Milfordstreet, we’ve seen men queueing for food, distributed late at night in different parts of Tokyo when we’ve been in the city. It seemed to be rice in a disposable bowl and a hot drink. The men queued and were sent forward to the food table in small groups. All very silent and orderly. Almost surreal. We’ve seen men preparing their beds for the night in the pedestrian tunnel from Ueno station and a village of tarpaulin and cardboard shelters under the bridges along the Sumida River. The first year we visited Japan, we saw few homeless people and it was noticeably different to the situation in UK cities. The last couple of years there has been a marked increase. It’s very sad. We’ve also seen people selling The Big Issue, which is an initiative started in the UK that gives homeless people the opportunity to earn money by selling the Big Issue magazine.
The work culture in Japan is a strange one. I found Nakane Chie’s book Japanese Society (Pelican 1973) very interesting in its sociological study of its development.
The film Tokyo Sonata that came out a few years ago is also interesting in its depiction of two married salarymen who lose their jobs but can’t tell their wives.

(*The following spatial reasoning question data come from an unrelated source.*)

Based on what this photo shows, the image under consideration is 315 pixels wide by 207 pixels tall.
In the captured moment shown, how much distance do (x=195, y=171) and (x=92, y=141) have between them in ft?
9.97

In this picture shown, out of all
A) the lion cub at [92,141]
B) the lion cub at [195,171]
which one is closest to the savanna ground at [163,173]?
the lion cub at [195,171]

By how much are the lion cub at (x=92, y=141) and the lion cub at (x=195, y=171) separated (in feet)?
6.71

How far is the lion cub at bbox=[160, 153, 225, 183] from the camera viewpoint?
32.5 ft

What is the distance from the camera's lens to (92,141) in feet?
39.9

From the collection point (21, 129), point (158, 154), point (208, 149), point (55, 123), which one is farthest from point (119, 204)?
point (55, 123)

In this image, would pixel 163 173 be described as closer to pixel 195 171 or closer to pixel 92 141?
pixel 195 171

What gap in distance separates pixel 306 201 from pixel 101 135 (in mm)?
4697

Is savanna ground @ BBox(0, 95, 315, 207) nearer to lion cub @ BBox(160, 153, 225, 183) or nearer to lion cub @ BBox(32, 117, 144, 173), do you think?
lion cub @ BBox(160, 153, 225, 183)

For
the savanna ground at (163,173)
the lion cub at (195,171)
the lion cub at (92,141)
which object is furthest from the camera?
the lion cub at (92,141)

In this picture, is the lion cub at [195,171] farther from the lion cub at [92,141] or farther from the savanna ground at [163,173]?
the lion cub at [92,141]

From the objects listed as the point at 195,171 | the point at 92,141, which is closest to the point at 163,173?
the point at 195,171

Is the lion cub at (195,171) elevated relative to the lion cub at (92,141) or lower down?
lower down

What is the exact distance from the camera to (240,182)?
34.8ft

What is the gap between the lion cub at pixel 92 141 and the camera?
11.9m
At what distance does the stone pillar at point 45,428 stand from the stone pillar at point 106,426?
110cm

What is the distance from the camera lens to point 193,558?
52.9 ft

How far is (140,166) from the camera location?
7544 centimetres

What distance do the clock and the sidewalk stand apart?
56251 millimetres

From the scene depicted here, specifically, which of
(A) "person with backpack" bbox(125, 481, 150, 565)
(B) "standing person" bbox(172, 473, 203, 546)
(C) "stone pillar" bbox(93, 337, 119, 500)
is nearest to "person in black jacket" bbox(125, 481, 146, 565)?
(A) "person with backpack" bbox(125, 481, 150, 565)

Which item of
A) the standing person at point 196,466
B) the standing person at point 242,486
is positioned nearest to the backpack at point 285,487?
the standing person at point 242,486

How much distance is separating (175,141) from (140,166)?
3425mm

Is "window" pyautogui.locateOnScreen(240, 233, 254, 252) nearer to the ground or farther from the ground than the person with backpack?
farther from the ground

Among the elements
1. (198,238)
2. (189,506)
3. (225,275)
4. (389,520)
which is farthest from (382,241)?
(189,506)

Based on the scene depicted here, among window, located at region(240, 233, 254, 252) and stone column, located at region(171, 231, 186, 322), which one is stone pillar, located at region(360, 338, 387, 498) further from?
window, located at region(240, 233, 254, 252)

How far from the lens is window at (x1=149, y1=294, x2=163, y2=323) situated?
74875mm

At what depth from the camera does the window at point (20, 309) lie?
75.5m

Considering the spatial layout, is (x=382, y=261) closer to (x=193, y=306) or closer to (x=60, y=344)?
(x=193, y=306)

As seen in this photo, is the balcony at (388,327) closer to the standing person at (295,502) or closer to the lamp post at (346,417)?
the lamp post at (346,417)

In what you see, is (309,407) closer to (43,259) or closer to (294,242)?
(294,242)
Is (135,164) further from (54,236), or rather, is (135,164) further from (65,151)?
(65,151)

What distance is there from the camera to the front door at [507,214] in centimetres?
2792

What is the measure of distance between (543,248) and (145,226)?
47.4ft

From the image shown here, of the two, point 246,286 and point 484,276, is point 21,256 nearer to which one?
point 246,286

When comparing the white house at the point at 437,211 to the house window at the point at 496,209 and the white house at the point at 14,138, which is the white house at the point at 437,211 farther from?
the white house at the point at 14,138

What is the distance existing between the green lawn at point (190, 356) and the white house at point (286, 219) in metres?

Wow – Thank you for the reply. It sounds very sad. Perhaps having turned 50 in the past year, I think that could be me (thugh I am no longer single). I think I’m really bothered by seeing wasted talent and whole classes of people being marginalized. I appreciate the references. I may be able to get them though our college library.
I wonder what happens to these structures during a typhoon like the one that just swept through western. Japan. My (old) apartment building was flinching and fluctuating under the pressing gales – they would have to really tie those tarps down well to prevent them flying away.